■ EXTRACTED RECORDS ■

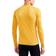 Craft Core Dry Active Comfort LS Men - Tawny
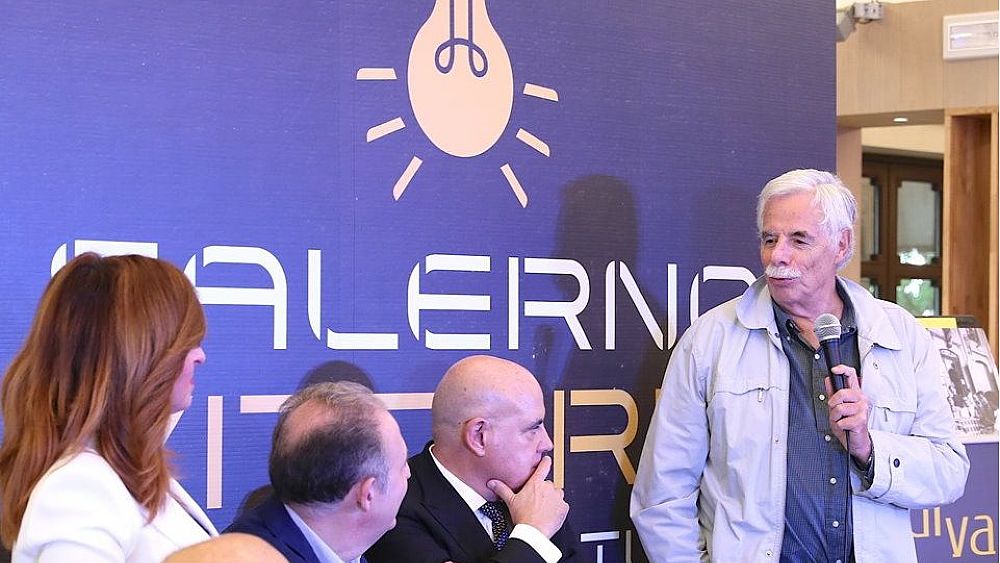 05112019 spazio vittoria salerno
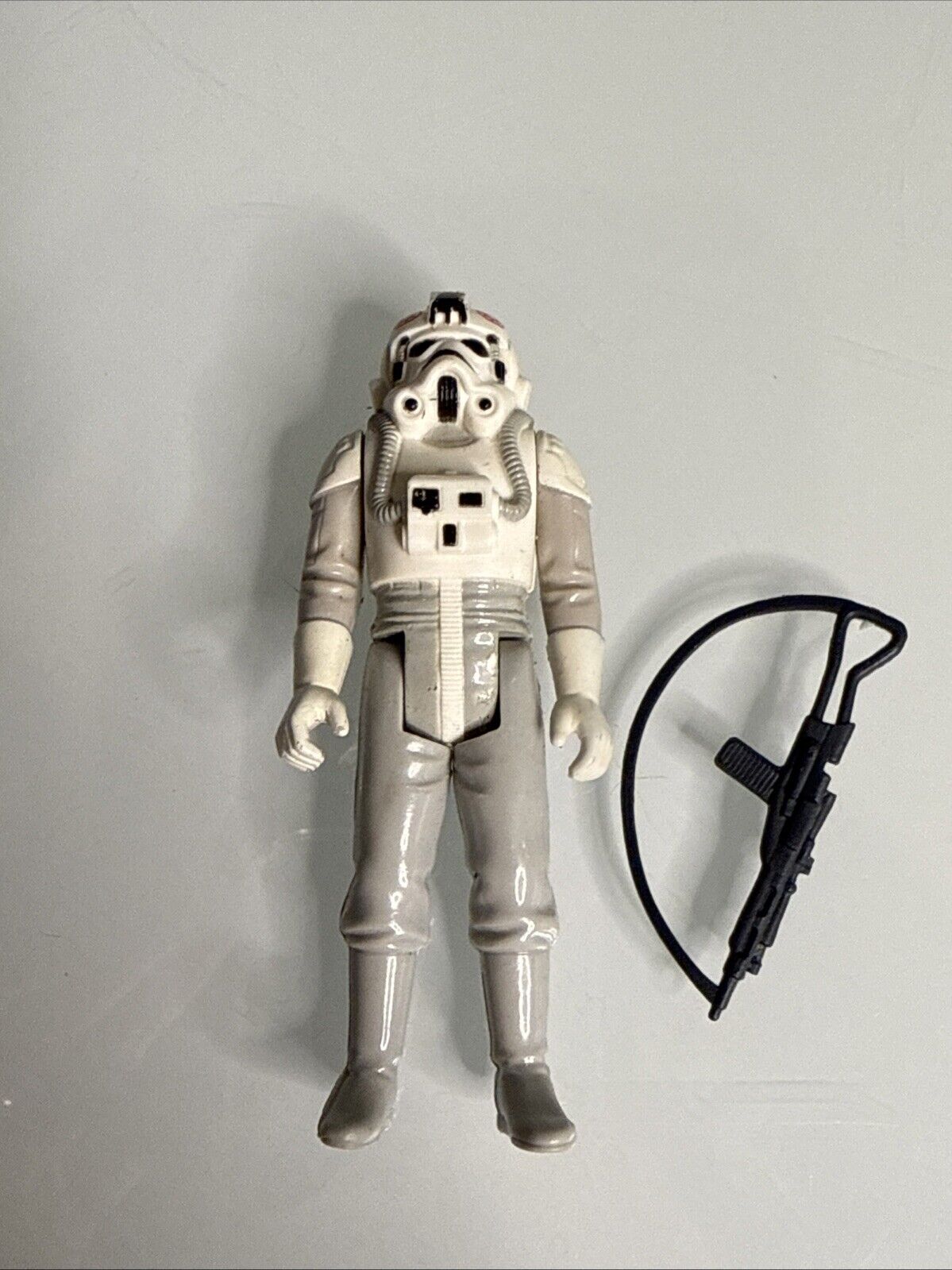 AT-AT Driver sold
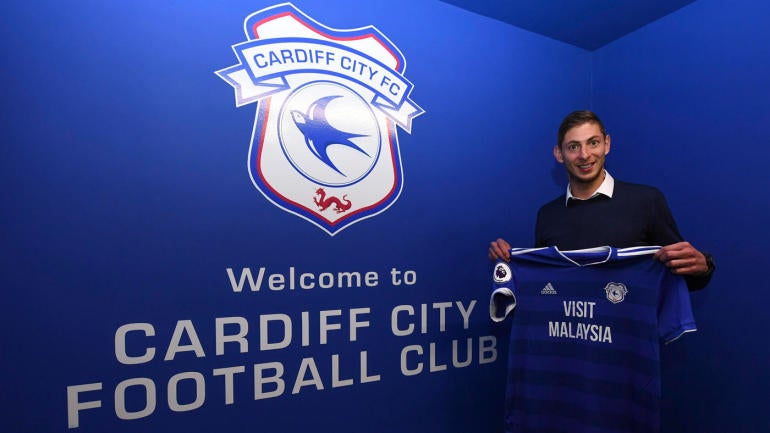 emiliano-sala.jpg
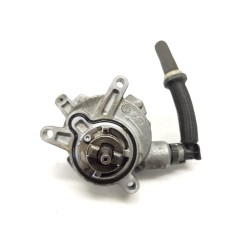 Recambio de depresor freno / bomba vacío para volvo xc90 d5 executive (7 asientos) (136kw) referencia OEM IAM 30731825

■ TASK STATEMENT ■
The material is to be written out word for word, and the pictures are to be left out.

■ ANSWER TO THE EXERCISE ■
 Craft Core Dry Active Comfort LS Men - Tawny
 05112019 spazio vittoria salerno
 AT-AT Driver sold
 emiliano-sala.jpg
 Recambio de depresor freno / bomba vacío para volvo xc90 d5 executive (7 asientos) (136kw) referencia OEM IAM 30731825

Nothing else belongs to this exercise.